The general rule has always been that the power to abolish a public office is lodged with the
legislature.[16] This proceeds from the legal precept that the power to create includes the power to
destroy. A public office is either created by the Constitution, by statute, or by authority of law.[17] Thus,
except where the office was created by the Constitution itself, it may be abolished by the same
legislature that brought it into existence.

The exception, however, is that as far as bureaus, agencies or offices in the executive department are
concerned, the Presidents power of control may justify him to inactivate the functions of a particular
office,[19] or certain laws may grant him the broad authority to carry out reorganization measures.

We adhere to the precedent or ruling in Larin that this provision recognizes the authority of the
President to effect organizational changes in the department or agency under the executive
structure. Such a ruling further finds support in Section 78 of Republic Act No. 8760.[22] Under this law,
the heads of departments, bureaus, offices and agencies and other entities in the Executive Branch are
directed (a) to conduct a comprehensive review of their respective mandates, missions, objectives,
functions, programs, projects, activities and systems and procedures; (b) identify activities which are no
longer essential in the delivery of public services and which may be scaled down, phased-out or
abolished; and (c) adopt measures that will result in the streamlined organization and improved overall
performance of their respective agencies.
Under Section 31, Book III of Executive Order No. 292 (otherwise known as the Administrative Code of
1987), the President, subject to the policy in the Executive Office and in order to
achieve simplicity, economy and efficiency, shall have the continuing authority to reorganize the
administrative structure of the Office of the President. For this purpose, he may transfer the functions
of other Departments or Agencies to the Office of the President. In Canonizado v. Aguirre,[25] we ruled
that reorganization involves the reduction of personnel, consolidation of offices, or abolition thereof
by reason of economy or redundancy of functions. It takes place when there is an alteration of the
existing structure of government offices or units therein, including the lines of control, authority and
responsibility between them. The EIIB is a bureau attached to the Department of Finance.[26] It falls
under the Office of the President.

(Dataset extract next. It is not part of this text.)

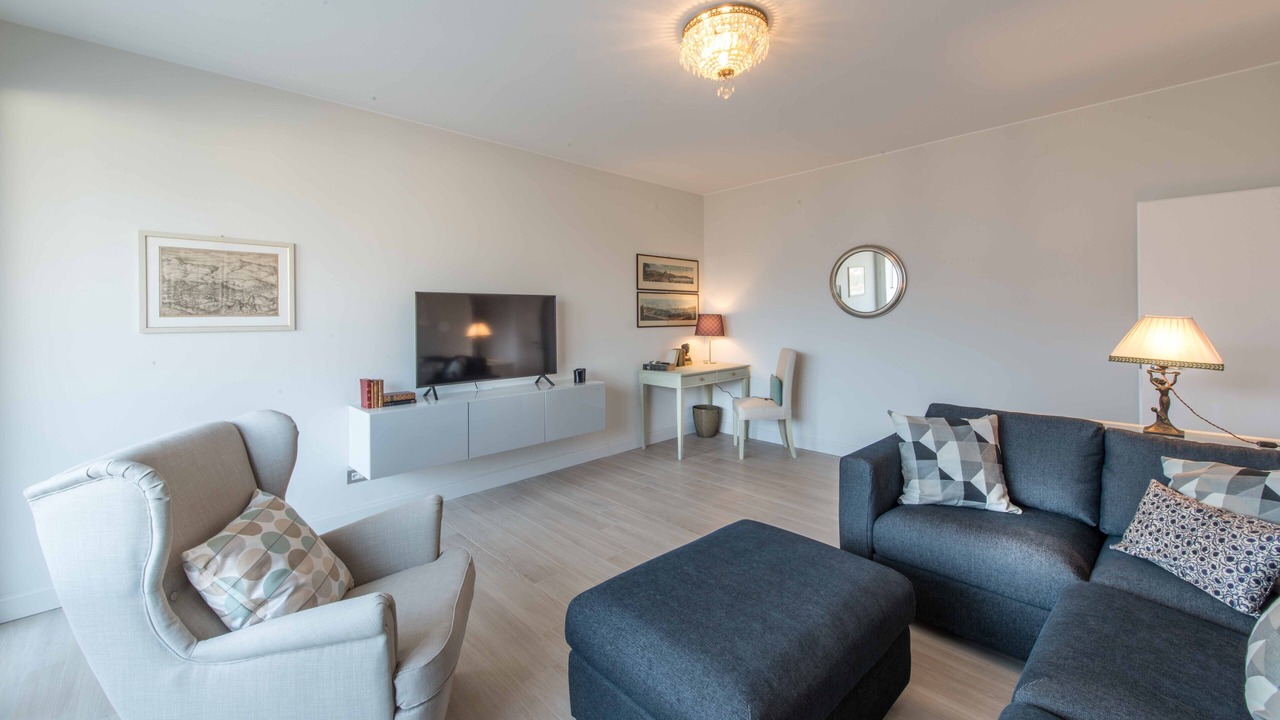 Photo of Livingroom in Lugano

Hence, it is subject to the Presidents continuing authority to
reorganize.

Pertinently, Republic Act No. 6656[28]provides for the circumstances which may be considered as
evidence of bad faith in the removal of civil service employees made as a result of reorganization, to
wit: (a) where there is a significant increase in the number of positions in the new staffing pattern of the
department or agency concerned; (b) where an office is abolished and another performing substantially
the same functions is created; (c) where incumbents are replaced by those less qualified in terms of
status of appointment, performance and merit; (d) where there is a classification of offices in the
department or agency concerned and the reclassified offices perform substantially the same functions
as the original offices, and (e) where the removal violates the order of separation.

Reorganizations in this jurisdiction have been regarded as valid provided they are pursued in good faith.
As a general rule, a reorganization is carried out in good faith if it is for the purpose of economy or to
make bureaucracy more efficient. In that event, no dismissal (in case of dismissal) or separation actually
occurs because the position itself ceases to exist.